The batch file has two levels of obfuscation and generally incorporates a file identify that commences with “Contacto,” according to CPR.

“The first layer of the obfuscation is a uncomplicated substitution cipher,” scientists discussed. “Substitution ciphers encrypt plaintext by replacing each individual image in the plaintext with the corresponding image from the lookup table.”

The next layer of obfuscation is a system that takes slices of the command code and will save them in various ecosystem variables. When these are concatenated, the PowerShell command emerges that downloads the PowerShell script.

The PowerShell Script

The PowerShell script is liable for conducting pre-an infection checks, i.e., deciding if the concentrate on is located in a sought after geography in just Latin The usa (Brazil, Chile, Mexico, Spain or Peru), and verifying that it is not jogging in a virtual device/sandbox atmosphere.

“The subsequent thing the script does is to create an vacant file, made use of as a footprint, whose identify is the existing day,” in accordance to the firm. “This lets it know if it currently ran in the method. If the file previously exists, the script stops the execution.”

Soon after that, it establishes persistence (by incorporating a new benefit to the subsequent registry essential: “HKCUSoftwareMicrosoftWindowsCurrentVersionRun”) and then it downloads a secondary .ZIP archive to the ProgramData Listing.

That secondary .ZIP archive has three files, which are extracted, renamed and saved in a new listing on the infected system. The PowerShell script checks the sizing of the extracted files to distinguish amongst the style and the goal of the data files.

The initial file is an interpreter for AutoHotkey (AHK), which is an open-supply scripting language for Windows that allows consumers build shortcuts to documents.

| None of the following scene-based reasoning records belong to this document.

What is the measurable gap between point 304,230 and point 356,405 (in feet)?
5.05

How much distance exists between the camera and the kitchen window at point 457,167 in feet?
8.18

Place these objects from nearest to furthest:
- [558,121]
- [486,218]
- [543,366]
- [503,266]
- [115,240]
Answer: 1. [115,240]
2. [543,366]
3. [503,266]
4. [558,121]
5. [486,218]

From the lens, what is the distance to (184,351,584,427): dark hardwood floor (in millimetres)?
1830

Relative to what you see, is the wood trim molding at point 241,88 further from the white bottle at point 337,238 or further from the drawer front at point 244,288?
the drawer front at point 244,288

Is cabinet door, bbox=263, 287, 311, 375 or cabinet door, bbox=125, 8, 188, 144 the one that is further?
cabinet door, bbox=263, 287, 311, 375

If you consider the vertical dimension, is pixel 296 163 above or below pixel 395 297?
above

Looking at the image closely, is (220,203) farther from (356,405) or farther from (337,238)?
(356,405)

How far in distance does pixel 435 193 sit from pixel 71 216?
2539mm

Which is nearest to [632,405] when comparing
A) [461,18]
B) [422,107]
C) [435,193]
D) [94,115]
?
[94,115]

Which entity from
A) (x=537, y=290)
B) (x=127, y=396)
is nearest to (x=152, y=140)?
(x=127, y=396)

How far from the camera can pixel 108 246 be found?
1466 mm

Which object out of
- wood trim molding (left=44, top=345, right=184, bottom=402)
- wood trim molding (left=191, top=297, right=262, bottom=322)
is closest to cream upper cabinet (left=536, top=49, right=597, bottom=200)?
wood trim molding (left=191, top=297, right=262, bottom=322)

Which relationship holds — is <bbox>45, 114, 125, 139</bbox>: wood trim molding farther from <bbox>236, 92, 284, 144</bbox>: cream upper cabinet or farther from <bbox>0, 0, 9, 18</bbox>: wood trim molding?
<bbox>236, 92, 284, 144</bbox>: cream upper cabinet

The malware added its use of AHK to the mix past March as nonetheless yet another evasion tactic.

The PowerShell script employs the interpreter to run a 2nd file, which is an AHK script and the AHK script then runs the third file, which is the Mekotio payload (in the form of a DLL packed with Themida v3).

Themida is a legitimate application protector/encryptor that was at first produced to maintain a cyberattacker from right inspecting or modifying the code of a compiled application.

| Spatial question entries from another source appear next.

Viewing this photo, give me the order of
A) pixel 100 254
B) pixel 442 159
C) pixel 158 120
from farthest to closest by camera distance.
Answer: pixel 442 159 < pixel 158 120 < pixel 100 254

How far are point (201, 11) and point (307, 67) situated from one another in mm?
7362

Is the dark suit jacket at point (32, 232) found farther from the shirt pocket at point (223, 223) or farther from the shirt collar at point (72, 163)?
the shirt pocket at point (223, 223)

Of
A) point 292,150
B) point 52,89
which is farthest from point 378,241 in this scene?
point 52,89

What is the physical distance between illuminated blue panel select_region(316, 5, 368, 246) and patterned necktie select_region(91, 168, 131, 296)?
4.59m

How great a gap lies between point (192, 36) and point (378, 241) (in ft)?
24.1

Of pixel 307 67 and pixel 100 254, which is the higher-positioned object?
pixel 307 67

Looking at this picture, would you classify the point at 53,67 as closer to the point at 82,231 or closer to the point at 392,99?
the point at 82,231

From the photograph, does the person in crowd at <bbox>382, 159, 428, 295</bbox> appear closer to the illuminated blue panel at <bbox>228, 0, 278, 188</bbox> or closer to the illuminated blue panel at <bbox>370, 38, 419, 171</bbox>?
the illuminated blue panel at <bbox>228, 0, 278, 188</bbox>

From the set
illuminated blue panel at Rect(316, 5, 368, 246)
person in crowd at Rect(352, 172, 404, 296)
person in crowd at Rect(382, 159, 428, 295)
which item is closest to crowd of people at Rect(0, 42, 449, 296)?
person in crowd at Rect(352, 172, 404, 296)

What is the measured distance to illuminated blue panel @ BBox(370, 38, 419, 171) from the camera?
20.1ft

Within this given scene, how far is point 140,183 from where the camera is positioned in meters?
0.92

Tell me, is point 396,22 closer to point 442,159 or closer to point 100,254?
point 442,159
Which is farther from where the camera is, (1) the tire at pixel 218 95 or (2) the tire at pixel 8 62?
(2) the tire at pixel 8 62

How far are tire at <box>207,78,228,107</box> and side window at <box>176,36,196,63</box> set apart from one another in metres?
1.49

At the time unpacked, “the DLL incorporates the main Mekotio banker functionality for actions this sort of as thieving entry qualifications for electronic banking portals and a password stealer,” according to CPR investigation. “The stolen information is sent to the command-and-handle server.”

When banking trojans targeting Latin The usa are typical, they’re intriguing to analyze because they have a tendency to be modular, indicating that attackers can make small tweaks in purchase to keep off the detection radar, scientists observed.

“CPR sees a great deal of old destructive code utilised for a very long time, and still the attacks manage to keep beneath the radar of antivirus and endpoint detection and reaction (EDR) alternatives by shifting packers or obfuscation approaches these types of as a substitution cipher,” they claimed. “Our assessment of this marketing campaign highlights the attempts that attackers make to conceal their malicious intentions, bypass security filtering and trick customers.”

How to Safeguard In opposition to Banking Trojans

To secure against this form of attack, CPR presented the subsequent simple anti-social-engineering ideas:

Be suspicious of any email or conversation from a common model or business that asks you to click on on a website link or open an attached document

Beware of lookalike domains, spelling problems in e-mail or internet sites, and unfamiliar email senders

Be cautious with files been given by using email from unknown senders, primarily if they prompt for a certain motion you would not normally do

Really don’t click on advertising back links in e-mail, and as a substitute, Google the seller and click the website link from the Google benefits site

Beware of “special” offers that really don’t show up to be dependable or reputable obtain chances and

Do not reuse passwords in between diverse apps and accounts.

Test out our free upcoming are living and on-desire on the web city halls – exceptional, dynamic discussions with cybersecurity industry experts and the Threatpost neighborhood.